Brano del documento:
------------------------------------------------------------

Potrà un algoritmo gestire le nostre relazioni? Qual è realmente il progetto umano nelle società che si stanno sviluppando in quei Paesi tecnologicamente avanzati? È fondamentale porsi queste domande perché gli algoritmi ci circondano, in molti casi possono aiutarci ad avere una vita meno complicata, a salvare il nostro tempo ma, soprattutto, come afferma Luciano Floridi (direttore di ricerca di etica presso l’università di Oxford), un algoritmo potrà essere in grado di strutturare anche la politica: politica che purtroppo è fatta in gran parte di comunicazione e decisioni.

Gli algoritmi in questione sono in grado di fare entrambe le cose: vengono infatti utilizzati per comunicare e decidere meglio, non solamente per la comunicazione su Facebook. Questo significa che la tentazione di sostituire la politica degli esseri umani con quella degli algoritmi è molto forte, soprattutto se questa non è delle più democratiche! È importante, dunque, chiedersi se queste due “forze” siano in grado di coordinarsi tra loro.

------------------------------------------------------------

Materiale fornito:
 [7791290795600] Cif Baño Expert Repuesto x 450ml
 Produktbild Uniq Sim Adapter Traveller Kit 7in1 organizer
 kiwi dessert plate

------------------------------------------------------------

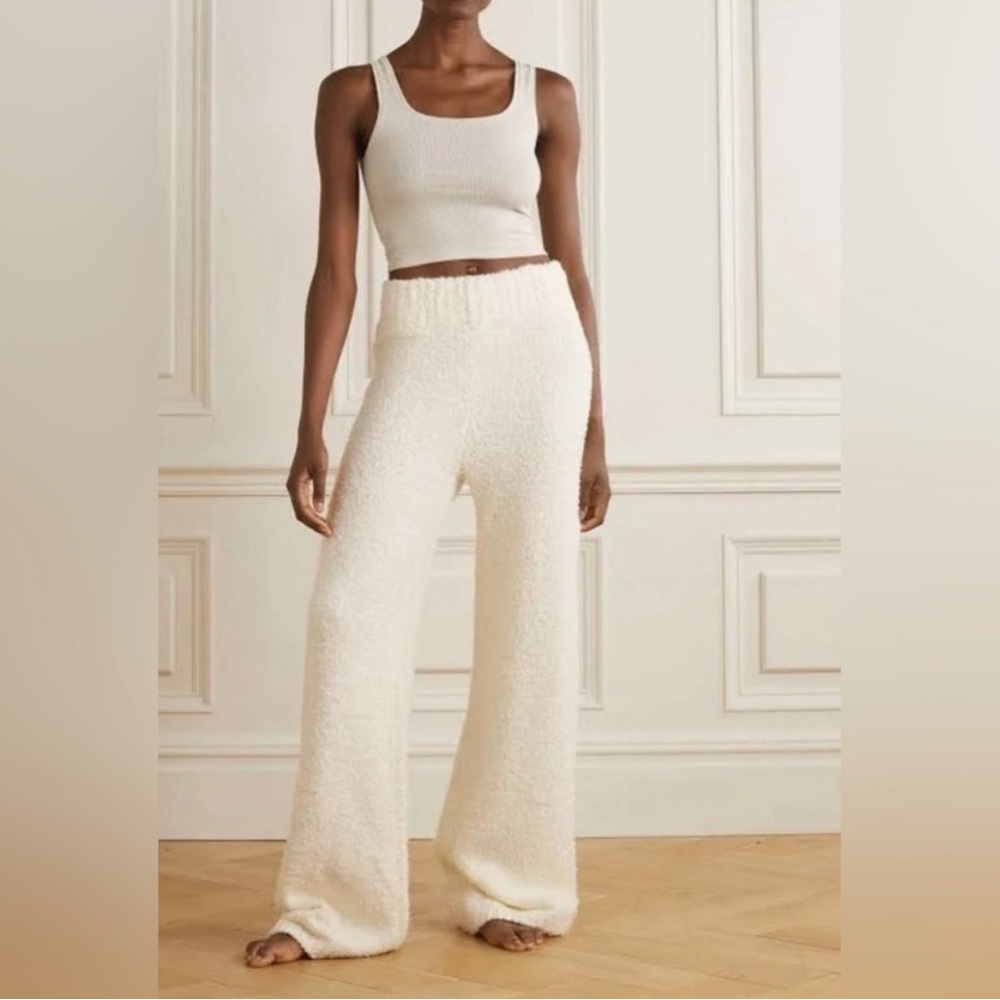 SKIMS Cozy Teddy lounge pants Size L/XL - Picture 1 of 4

------------------------------------------------------------

Consegne dell'esercizio:
**A)** Nel brano sugli algoritmi e la politica, quale incarico viene attribuito a Luciano Floridi?
**B)** Ricopia dal brano sugli algoritmi e la politica il passaggio che va da "Gli algoritmi in" fino a "di coordinarsi tra loro." incluso.
**C)** Scrivi il seguito del brano sugli algoritmi e la politica, partendo subito dopo la sua ultima frase.

Risposte alle consegne:
**A)** È direttore di ricerca di etica presso l'università di Oxford.

**B)**
Gli algoritmi in questione sono in grado di fare entrambe le cose: vengono infatti utilizzati per comunicare e decidere meglio, non solamente per la comunicazione su Facebook. Questo significa che la tentazione di sostituire la politica degli esseri umani con quella degli algoritmi è molto forte, soprattutto se questa non è delle più democratiche! È importante, dunque, chiedersi se queste due “forze” siano in grado di coordinarsi tra loro.

**C)**
Ad oggi, in molti Paesi, la voglia è quella di sostituire le decisioni e la comunicazione umana con quella digitale, di fronte a una società che, d’altro canto, sembra essere abituata ad avere timore difronte all’onnipresente Grande Fratello, orwellianamente parlando, ma che può anche essere definito come figura di controllo. In realtà si può arrivare a parlare di un vero e proprio orientamento dei comportamenti e quindi non solo di controllo-punizione per un comportamento negativo. Questo può essere considerato molto più pericoloso per una democrazia in quanto gli algoritmi e i dati digitali sono in grado di monitorare le persone in ogni momento, all’interno del loro cosiddetto “profilo”e decidere che per sempre saranno quel tipo di persona, ma soprattutto sono in grado d’influenzare silenziosamente, a seconda delle varie direzioni. Il nostro comportamento viene in questo caso sicuramente modificato perché, analogamente, è come se fossimo sempre intercettati. Anche per questi motivi è difficile pensare a una democrazia della libertà o a quella politeia priva di personalità autonoma al di fuori della persona stessa; piuttosto, come afferma il sociologo A. Aneesh, ci si avvicina sempre più ad una “algocrazia”.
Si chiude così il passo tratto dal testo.